_INPUT RECORDS_
Segment Open
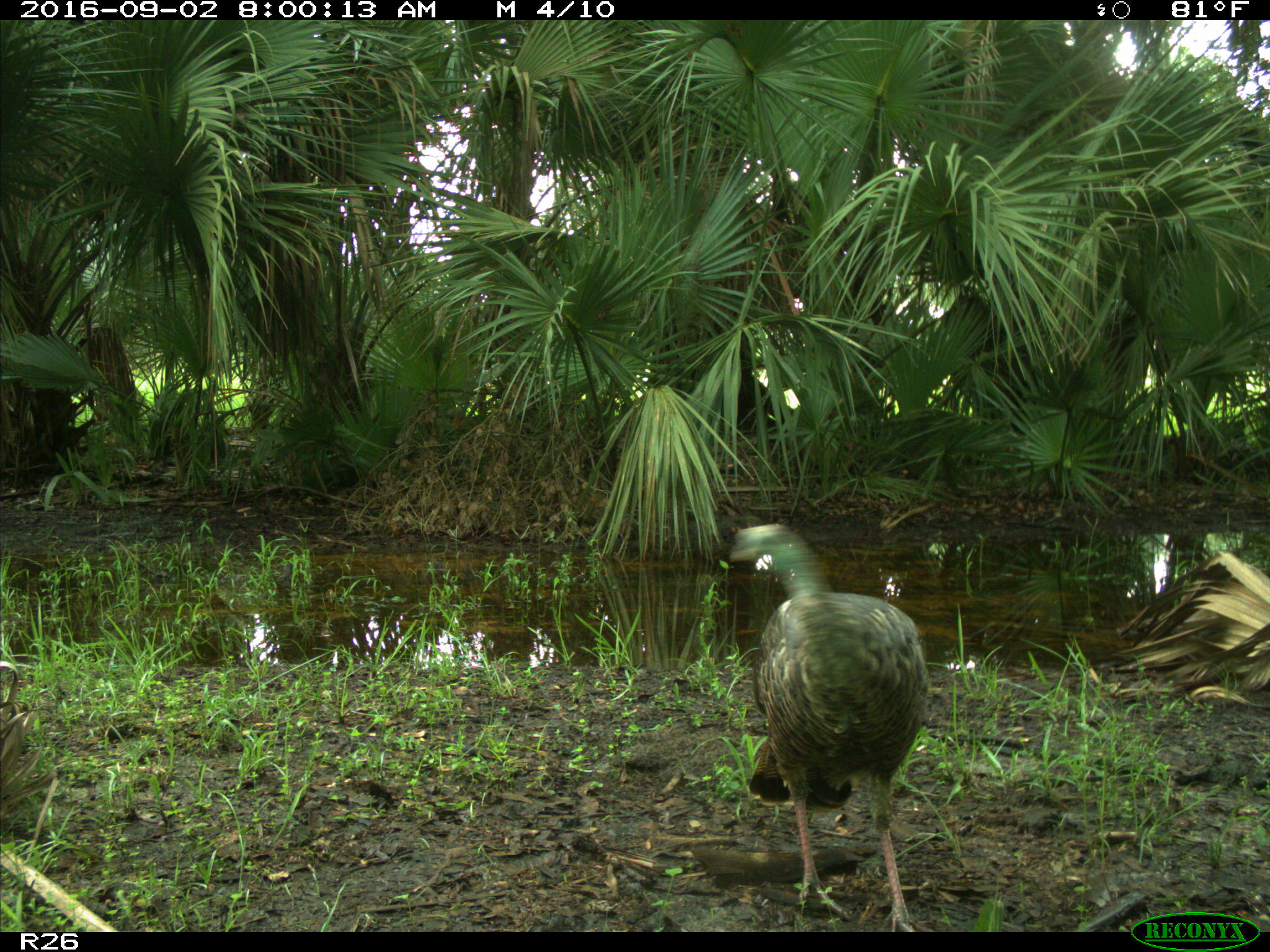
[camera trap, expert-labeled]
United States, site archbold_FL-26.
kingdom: Animalia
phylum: Chordata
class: Aves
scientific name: Aves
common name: birds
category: unidentified bird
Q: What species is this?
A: Unidentified bird (birds) (Aves).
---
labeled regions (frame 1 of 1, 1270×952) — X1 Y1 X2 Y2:
animal: 729 524 930 932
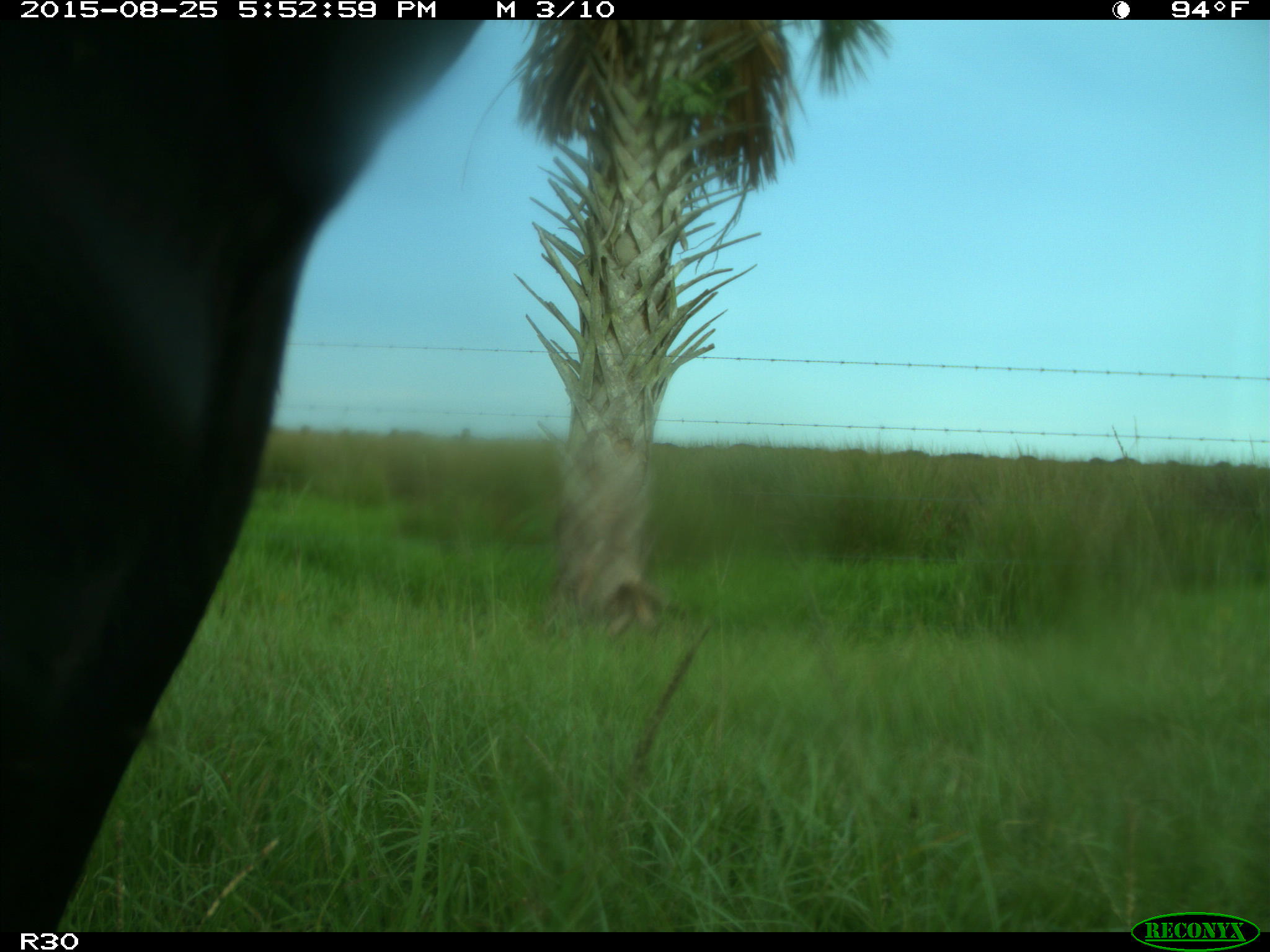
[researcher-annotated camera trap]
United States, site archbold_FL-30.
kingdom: Animalia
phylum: Chordata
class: Mammalia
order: Artiodactyla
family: Bovidae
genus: Bos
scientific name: Bos taurus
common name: domestic cow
Bos taurus (domestic cow).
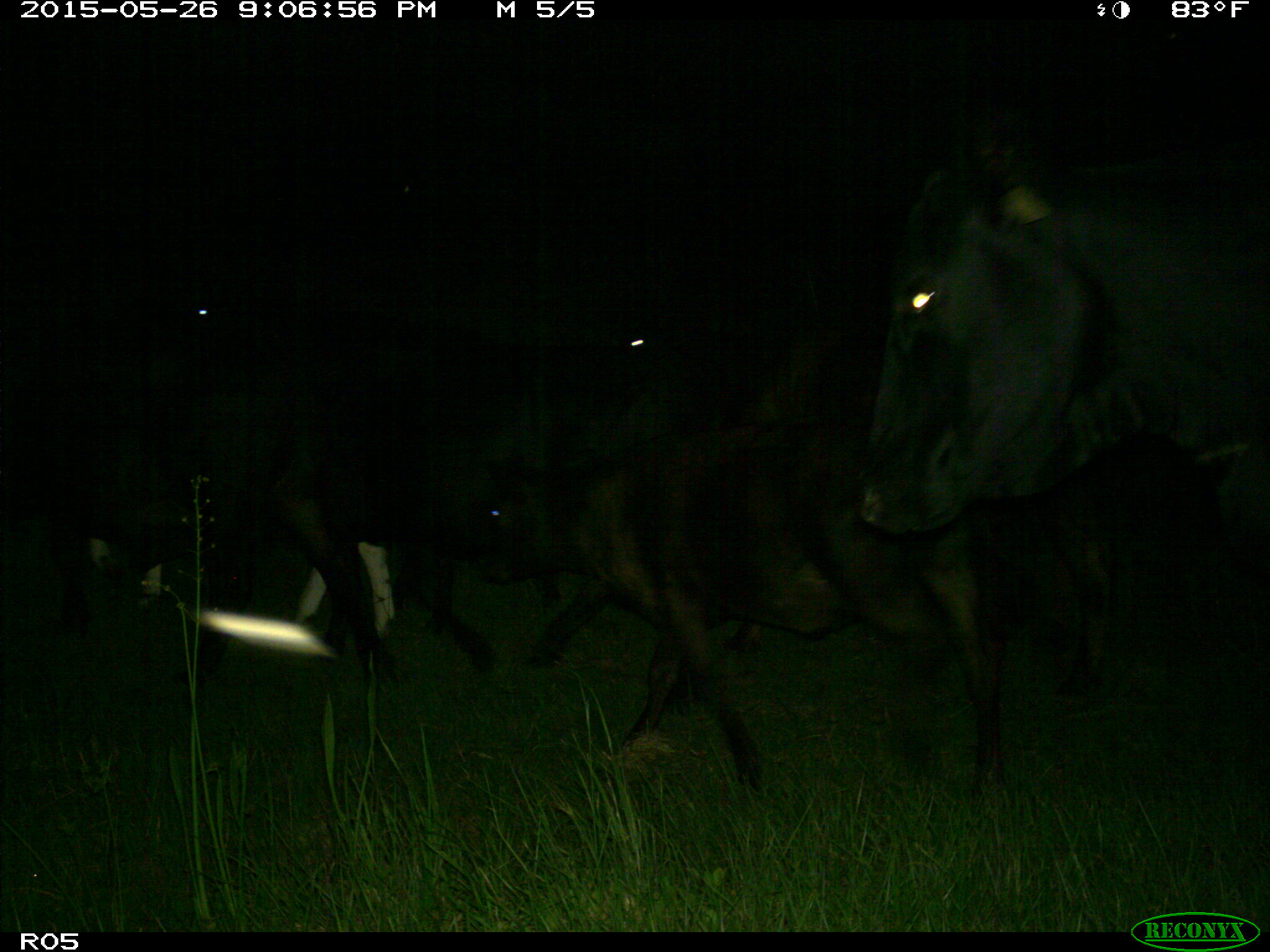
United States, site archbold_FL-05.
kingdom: Animalia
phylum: Chordata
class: Mammalia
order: Artiodactyla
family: Bovidae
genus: Bos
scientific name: Bos taurus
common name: domestic cow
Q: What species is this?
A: Bos taurus (domestic cow).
Segment Closed
_ABOUT THIS TASK_
Retype all the entries exactly; drop the pictures.

_ANSWER SECTION_
[camera trap, expert-labeled]
United States, site archbold_FL-26.
kingdom: Animalia
phylum: Chordata
class: Aves
scientific name: Aves
common name: birds
category: unidentified bird
Q: What species is this?
A: Unidentified bird (birds) (Aves).
---
labeled regions (frame 1 of 1, 1270×952) — X1 Y1 X2 Y2:
animal: 729 524 930 932
[researcher-annotated camera trap]
United States, site archbold_FL-30.
kingdom: Animalia
phylum: Chordata
class: Mammalia
order: Artiodactyla
family: Bovidae
genus: Bos
scientific name: Bos taurus
common name: domestic cow
Bos taurus (domestic cow).
United States, site archbold_FL-05.
kingdom: Animalia
phylum: Chordata
class: Mammalia
order: Artiodactyla
family: Bovidae
genus: Bos
scientific name: Bos taurus
common name: domestic cow
Q: What species is this?
A: Bos taurus (domestic cow).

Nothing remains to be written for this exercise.